L 7 SO 3704/06 ER-B

Land
Baden-Württemberg
Sozialgericht
LSG Baden-Württemberg
Sachgebiet
Sozialhilfe
Abteilung
7
1. Instanz
SG Stuttgart (BWB)
Aktenzeichen
S 16 SO 4956/06 ER
Datum
2. Instanz
LSG Baden-Württemberg
Aktenzeichen
L 7 SO 3704/06 ER-B
Datum
3. Instanz
Bundessozialgericht
Aktenzeichen
-
Datum
-
Kategorie
Beschluss
Die Beschwerde des Antragstellers gegen den Beschluss des Sozialgerichts Stuttgart vom 18. Juli 2006 wird zurückgewiesen.

Außergerichtliche Kosten sind nicht zu erstatten.

Gründe:

Die unter Beachtung der Vorschrift des § 173 Sozialgerichtsgesetz (SGG) form- und fristgerecht eingelegte Beschwerde, der das Sozialgericht Stuttgart (SG) nicht abgeholfen hat (§ 174 SGG), ist zulässig, jedoch unbegründet. Das SG hat zu Recht den Antrag des Antragstellers auf Gewährung von Sozialhilfeleistungen nach den Bestimmungen des Sozialgesetzbuchs Zwölftes Buch (SGB XII) ab dem 1. Juli 2006 im Wege der einstweiligen Anordnung abgelehnt.

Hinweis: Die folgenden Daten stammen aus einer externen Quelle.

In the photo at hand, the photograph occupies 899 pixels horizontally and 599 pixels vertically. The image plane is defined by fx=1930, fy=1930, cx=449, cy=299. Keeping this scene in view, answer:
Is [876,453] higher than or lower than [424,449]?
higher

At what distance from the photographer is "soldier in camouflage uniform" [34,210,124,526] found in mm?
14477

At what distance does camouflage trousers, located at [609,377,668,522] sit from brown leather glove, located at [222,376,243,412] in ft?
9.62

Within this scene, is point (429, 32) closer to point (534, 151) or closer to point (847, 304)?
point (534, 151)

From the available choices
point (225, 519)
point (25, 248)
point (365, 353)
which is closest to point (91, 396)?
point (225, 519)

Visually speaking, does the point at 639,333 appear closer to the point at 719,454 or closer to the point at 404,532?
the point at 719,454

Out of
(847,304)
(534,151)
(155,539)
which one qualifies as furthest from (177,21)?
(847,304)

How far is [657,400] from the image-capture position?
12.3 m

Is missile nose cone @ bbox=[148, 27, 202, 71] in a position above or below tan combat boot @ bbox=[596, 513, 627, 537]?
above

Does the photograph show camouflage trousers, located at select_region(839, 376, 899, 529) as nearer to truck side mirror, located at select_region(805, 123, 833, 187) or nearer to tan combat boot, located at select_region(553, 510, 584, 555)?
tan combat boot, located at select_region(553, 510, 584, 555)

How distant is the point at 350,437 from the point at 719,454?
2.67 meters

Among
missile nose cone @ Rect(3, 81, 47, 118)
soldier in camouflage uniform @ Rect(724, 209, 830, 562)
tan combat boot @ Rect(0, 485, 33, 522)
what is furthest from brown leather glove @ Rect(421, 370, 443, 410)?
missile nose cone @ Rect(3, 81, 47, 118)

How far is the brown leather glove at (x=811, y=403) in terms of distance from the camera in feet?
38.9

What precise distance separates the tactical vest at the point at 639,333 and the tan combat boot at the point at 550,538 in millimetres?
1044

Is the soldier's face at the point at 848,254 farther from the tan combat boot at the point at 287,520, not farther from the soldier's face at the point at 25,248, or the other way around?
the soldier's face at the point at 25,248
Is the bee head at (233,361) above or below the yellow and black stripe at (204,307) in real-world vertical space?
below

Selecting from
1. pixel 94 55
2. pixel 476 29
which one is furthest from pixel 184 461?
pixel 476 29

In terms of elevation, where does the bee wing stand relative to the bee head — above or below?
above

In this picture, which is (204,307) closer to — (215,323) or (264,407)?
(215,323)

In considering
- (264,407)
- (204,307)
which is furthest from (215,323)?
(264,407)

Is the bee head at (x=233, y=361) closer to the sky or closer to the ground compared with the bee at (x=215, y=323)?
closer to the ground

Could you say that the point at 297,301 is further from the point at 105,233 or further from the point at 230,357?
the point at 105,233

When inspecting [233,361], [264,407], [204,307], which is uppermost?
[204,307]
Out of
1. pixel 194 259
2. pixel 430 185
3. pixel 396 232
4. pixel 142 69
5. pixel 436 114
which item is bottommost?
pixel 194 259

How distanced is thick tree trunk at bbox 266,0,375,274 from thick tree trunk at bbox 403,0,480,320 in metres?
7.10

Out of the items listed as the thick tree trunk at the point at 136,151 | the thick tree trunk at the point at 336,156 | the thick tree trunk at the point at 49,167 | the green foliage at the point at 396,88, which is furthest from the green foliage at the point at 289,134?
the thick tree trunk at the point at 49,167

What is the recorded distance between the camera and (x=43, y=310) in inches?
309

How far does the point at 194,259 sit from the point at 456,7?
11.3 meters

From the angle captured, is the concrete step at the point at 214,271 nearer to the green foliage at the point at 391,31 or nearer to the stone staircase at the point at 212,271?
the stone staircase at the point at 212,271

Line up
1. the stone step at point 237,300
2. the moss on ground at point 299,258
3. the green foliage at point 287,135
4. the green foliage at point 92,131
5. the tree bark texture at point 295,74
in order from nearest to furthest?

Nach § 86b Abs. 2 Satz 1 SGG kann das Gericht der Hauptsache, soweit nicht ein Fall des Abs. 1 a.a.O. vorliegt, eine einstweilige Anordnung in Bezug auf den Streitgegenstand treffen, wenn die Gefahr besteht, dass durch eine Veränderung des bestehenden Zustands die Verwirklichung eines Rechts des Antragstellers vereitelt oder wesentlich erschwert werden könnte. Einstweilige Anordnungen sind auch zur Regelung eines vorläufigen Zustands in Bezug auf ein streitiges Rechtsverhältnis zulässig, wenn eine solche Regelung zur Abwendung wesentlicher Nachteile nötig erscheint (Satz 2 a.a.O.).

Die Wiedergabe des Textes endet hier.